TASK STATEMENT:
Reproduce the material below word for word, keeping every line in its original order.

DATA EXCERPTS:
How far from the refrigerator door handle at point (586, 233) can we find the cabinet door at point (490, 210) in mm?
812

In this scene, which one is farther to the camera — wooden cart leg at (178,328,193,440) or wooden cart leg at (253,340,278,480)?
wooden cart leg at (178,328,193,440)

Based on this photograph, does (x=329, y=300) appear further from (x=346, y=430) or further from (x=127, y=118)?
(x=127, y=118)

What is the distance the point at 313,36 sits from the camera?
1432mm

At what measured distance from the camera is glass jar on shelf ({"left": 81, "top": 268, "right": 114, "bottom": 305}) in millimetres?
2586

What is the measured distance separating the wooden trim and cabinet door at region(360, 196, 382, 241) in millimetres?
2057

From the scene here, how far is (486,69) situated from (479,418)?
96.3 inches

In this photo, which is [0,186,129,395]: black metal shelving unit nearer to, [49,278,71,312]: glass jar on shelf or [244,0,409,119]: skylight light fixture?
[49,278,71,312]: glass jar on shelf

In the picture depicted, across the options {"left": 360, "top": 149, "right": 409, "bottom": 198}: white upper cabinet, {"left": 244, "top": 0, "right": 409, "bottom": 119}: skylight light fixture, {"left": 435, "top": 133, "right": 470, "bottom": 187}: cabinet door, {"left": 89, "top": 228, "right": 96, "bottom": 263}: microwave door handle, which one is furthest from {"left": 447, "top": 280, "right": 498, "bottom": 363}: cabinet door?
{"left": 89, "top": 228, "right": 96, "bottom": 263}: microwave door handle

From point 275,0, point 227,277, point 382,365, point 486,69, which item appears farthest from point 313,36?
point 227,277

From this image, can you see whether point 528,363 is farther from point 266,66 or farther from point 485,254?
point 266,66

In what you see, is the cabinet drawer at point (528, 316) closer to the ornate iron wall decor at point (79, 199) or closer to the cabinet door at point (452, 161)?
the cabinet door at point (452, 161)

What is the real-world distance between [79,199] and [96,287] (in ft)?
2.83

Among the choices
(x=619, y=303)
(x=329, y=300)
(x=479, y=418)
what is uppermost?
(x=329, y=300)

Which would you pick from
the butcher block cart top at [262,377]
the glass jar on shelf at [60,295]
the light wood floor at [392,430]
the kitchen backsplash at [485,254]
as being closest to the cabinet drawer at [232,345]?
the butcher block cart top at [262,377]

SOLUTION FOR THIS TASK:
How far from the refrigerator door handle at point (586, 233) can we find the cabinet door at point (490, 210) in mm?
812

In this scene, which one is farther to the camera — wooden cart leg at (178,328,193,440) or wooden cart leg at (253,340,278,480)?
wooden cart leg at (178,328,193,440)

Based on this photograph, does (x=329, y=300) appear further from (x=346, y=430) or further from (x=127, y=118)?
(x=127, y=118)

What is the distance the point at 313,36 sits from the camera?
1432mm

At what measured distance from the camera is glass jar on shelf ({"left": 81, "top": 268, "right": 114, "bottom": 305}) in millimetres?
2586

What is the measured distance separating the wooden trim and cabinet door at region(360, 196, 382, 241) in millimetres?
2057

From the scene here, how far is (486,69) situated from (479,418)?
96.3 inches

In this photo, which is [0,186,129,395]: black metal shelving unit nearer to, [49,278,71,312]: glass jar on shelf or [244,0,409,119]: skylight light fixture?
[49,278,71,312]: glass jar on shelf

In the picture depicted, across the options {"left": 360, "top": 149, "right": 409, "bottom": 198}: white upper cabinet, {"left": 244, "top": 0, "right": 409, "bottom": 119}: skylight light fixture, {"left": 435, "top": 133, "right": 470, "bottom": 187}: cabinet door, {"left": 89, "top": 228, "right": 96, "bottom": 263}: microwave door handle, which one is furthest from {"left": 447, "top": 280, "right": 498, "bottom": 363}: cabinet door?
{"left": 89, "top": 228, "right": 96, "bottom": 263}: microwave door handle

From point 275,0, point 227,277, point 382,365, point 486,69, which item appears farthest from point 313,36?
point 227,277

From this image, can you see whether point 528,363 is farther from point 266,66 or farther from point 485,254?
point 266,66

In what you see, is the cabinet drawer at point (528, 316) closer to the ornate iron wall decor at point (79, 199) or closer to the cabinet door at point (452, 161)?
the cabinet door at point (452, 161)

What is the real-world distance between [79,199] and [96,287] (in ft)?
2.83

Among the choices
(x=619, y=303)
(x=329, y=300)
(x=479, y=418)
what is uppermost?
(x=329, y=300)

Which would you pick from
the butcher block cart top at [262,377]
the glass jar on shelf at [60,295]
the light wood floor at [392,430]
the kitchen backsplash at [485,254]
as being closest to the cabinet drawer at [232,345]?
the butcher block cart top at [262,377]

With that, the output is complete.